There are quite a few schemes over here that will support starving students
starting businesses, then when you have a little more of a solid footing you
can hop over to SF and go crazy.

Not sure why you think it's a closed door policy here, I've had great success
and loads of feedback from throwing my idea out there; it's undergone a lot of
transformation in the last 8 months or so, to the point where I think I'll now
get the most out of it going abroad. If I'd gone to SF last summer I don't
think it would actually have helped that much because I wouldn't have been
able to stick around, and meeting people once with a bright idea only has so
much impact.

On the flipside I'm sure if you have the resources to stay in SF for a while
you can get some great feedback, maybe find people to team up with, etc. I'd
just be really wary of the financials and visa situation.

------
davidw
> In my opinion it is true that the best part of YC is the contacts you make
> and it got me thinking can you really get these yourself?

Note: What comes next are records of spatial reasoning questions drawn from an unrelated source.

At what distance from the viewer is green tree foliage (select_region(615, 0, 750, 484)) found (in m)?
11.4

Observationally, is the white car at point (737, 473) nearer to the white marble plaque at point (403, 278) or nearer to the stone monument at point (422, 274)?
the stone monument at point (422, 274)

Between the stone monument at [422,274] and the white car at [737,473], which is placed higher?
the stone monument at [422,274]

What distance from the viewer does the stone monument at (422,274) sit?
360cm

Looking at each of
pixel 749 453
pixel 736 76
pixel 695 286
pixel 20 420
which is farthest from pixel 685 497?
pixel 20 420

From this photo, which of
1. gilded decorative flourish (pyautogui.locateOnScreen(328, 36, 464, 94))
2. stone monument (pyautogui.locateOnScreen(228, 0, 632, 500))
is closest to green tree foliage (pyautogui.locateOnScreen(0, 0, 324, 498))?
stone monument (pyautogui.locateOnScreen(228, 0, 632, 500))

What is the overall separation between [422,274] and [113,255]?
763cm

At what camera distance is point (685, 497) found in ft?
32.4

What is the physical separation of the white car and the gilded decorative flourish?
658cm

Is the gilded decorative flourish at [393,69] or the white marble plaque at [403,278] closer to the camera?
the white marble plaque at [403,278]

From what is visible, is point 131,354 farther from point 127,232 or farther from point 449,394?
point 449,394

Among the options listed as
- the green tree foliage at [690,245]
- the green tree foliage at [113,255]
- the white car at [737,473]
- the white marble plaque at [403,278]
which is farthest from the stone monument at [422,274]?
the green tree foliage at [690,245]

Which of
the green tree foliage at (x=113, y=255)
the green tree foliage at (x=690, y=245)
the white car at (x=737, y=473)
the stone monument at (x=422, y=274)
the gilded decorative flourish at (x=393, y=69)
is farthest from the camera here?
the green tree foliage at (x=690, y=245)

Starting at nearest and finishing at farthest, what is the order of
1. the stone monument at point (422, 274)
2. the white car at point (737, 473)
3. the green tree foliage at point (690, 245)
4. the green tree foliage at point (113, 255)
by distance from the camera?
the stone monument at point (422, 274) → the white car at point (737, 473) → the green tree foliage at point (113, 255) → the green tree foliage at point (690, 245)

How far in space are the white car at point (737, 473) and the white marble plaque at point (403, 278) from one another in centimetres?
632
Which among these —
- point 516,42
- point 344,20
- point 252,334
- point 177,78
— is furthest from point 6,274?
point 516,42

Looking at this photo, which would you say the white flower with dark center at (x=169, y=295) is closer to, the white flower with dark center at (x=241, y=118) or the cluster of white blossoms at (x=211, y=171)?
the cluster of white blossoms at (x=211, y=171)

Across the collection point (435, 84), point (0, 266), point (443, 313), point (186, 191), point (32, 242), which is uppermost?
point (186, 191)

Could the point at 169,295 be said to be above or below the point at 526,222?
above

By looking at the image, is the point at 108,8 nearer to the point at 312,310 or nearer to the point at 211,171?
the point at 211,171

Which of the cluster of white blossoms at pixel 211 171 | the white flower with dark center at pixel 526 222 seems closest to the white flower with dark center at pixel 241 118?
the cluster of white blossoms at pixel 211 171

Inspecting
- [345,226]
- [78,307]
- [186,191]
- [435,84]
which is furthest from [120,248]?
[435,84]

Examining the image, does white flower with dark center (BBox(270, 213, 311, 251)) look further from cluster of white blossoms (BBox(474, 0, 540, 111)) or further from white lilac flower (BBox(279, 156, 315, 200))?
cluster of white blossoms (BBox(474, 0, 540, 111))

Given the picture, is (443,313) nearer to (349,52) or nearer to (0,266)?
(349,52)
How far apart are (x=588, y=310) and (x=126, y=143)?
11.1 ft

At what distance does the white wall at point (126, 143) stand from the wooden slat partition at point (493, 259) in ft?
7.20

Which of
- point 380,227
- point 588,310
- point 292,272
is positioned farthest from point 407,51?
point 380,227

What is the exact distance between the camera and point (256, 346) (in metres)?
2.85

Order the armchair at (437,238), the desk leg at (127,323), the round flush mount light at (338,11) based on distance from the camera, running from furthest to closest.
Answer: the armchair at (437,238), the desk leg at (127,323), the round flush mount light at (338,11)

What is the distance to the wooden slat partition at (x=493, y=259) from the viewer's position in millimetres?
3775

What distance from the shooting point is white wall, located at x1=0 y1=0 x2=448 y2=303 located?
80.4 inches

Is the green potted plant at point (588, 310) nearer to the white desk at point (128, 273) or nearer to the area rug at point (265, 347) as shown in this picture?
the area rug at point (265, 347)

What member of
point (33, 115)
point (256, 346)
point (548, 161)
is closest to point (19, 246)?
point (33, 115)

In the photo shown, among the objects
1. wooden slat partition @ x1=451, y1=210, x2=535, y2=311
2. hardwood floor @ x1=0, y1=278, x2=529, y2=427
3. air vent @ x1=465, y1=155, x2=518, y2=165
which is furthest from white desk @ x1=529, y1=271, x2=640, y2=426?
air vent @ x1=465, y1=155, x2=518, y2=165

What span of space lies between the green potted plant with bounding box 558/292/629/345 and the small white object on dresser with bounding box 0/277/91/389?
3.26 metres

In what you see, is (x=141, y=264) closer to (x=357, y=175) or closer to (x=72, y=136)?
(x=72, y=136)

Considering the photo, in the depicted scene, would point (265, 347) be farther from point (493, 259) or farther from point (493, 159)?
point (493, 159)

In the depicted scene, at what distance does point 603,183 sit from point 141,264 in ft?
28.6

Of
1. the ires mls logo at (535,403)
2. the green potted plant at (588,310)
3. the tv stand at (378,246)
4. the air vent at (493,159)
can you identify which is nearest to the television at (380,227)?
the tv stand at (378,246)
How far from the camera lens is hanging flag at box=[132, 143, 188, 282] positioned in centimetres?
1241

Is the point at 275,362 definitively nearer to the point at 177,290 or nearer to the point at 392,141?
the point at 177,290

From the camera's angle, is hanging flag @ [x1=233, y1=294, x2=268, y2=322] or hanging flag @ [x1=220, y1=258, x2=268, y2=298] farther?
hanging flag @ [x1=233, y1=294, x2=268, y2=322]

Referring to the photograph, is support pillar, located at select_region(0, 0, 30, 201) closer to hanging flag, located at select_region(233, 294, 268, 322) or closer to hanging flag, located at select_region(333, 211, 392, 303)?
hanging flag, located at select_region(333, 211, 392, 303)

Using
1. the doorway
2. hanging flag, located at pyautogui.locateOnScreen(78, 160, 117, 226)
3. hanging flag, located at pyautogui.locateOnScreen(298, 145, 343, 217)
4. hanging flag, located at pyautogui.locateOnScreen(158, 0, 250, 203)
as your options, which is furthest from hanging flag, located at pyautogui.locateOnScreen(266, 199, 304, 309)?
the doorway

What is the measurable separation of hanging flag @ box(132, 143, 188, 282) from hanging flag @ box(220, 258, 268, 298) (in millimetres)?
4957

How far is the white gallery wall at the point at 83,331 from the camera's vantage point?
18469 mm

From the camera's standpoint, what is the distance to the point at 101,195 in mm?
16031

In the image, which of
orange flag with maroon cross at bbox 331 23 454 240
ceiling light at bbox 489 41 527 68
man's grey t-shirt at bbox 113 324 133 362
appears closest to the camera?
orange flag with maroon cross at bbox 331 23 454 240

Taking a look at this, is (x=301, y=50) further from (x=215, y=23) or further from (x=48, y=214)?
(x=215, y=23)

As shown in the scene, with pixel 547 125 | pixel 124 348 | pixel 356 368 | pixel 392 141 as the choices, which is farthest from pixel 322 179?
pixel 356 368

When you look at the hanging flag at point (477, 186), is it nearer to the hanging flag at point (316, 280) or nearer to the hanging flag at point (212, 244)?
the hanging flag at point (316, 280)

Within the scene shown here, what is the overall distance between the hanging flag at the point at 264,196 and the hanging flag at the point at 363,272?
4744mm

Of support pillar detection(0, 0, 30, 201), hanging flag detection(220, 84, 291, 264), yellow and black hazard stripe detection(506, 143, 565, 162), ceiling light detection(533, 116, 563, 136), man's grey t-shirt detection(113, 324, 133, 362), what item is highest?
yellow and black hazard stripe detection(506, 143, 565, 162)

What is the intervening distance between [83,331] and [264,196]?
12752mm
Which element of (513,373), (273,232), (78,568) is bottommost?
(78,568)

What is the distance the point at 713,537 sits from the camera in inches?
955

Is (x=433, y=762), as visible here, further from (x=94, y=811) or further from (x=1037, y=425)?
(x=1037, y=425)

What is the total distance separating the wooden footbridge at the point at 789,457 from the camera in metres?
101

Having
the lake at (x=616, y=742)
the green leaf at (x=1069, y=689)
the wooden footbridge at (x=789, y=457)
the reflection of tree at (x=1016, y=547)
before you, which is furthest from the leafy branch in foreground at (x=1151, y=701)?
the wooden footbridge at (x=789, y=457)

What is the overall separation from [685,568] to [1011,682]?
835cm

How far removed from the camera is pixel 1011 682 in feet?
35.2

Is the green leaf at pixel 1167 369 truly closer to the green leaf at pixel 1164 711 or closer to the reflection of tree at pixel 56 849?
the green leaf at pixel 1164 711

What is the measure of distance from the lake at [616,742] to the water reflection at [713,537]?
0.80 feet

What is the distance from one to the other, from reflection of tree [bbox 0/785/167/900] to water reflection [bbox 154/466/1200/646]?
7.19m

If it were that easy, YC would be less valuable. I think it's still probably
doable, but harder.

> live in the UK

Staying for more than the 3 months you get as a tourist might be a problem, if
you are not originally from the US (you just said 'live', not where you're
from). OTOH, 3 months might be the right amount of time to see if you can
swing something more permanent and if you want to stay.

------
LWCARAB
As for the visa issue, I believe you can get a lot done in 3 months and I
needed longer, I could just go home and come back again to get another 3
months (I believe the rule of thumb is that you should stay longer in your
home country than the US which would limit it to 6 months). I believe that if
create a successful business in the US then you will find some way of staying,
the Auctomatic guys managed it somehow.

As for the comments about the UK (I am British) I don't really know I just
find that there is very little support for web startups generaly, we have an
enterprise centre which I am part of but they don't really know what to say
when they find out that you don't plan on selling anything. Everyone I know is
very secretive about things, it's all about NDAs rather than actually learning
from talking.

I'm based in Sheffield and my skills are most likely pretty basic comapared to
most people on here but I enjoy designiing and creating asp.net sites which is
how I want to do my contact site, probably not the best way but I think it's
doable.

Richard

------
rms
It's hard to find the angels by yourself. The deferred legal services are easy
to find though (just go to meetups and ask), and the legal services alone make
Silicon Valley worth it compared to any other place to start a startup.

------
alain94040
I wrote that blog post. Actually, one of my next posts will be about which
meetings to attend in Silicon Valley.

My advice (been there, done that): you don't need to show up for more than a
few weeks at a time. You can find cheap tickets currently from Europe for no
more than $600.

Step 1: make a friend online who can host you for a week

Step 2: fly over

Step 3: network like crazy while in the Valley

Step 4: repeat a few times

Does that make sense?

------
trevelyan
You're building a website that stores contact information? That's a server
running a database and some software. Why exactly do you need VC?

------
pclark
Where in the UK are you? What are your skills?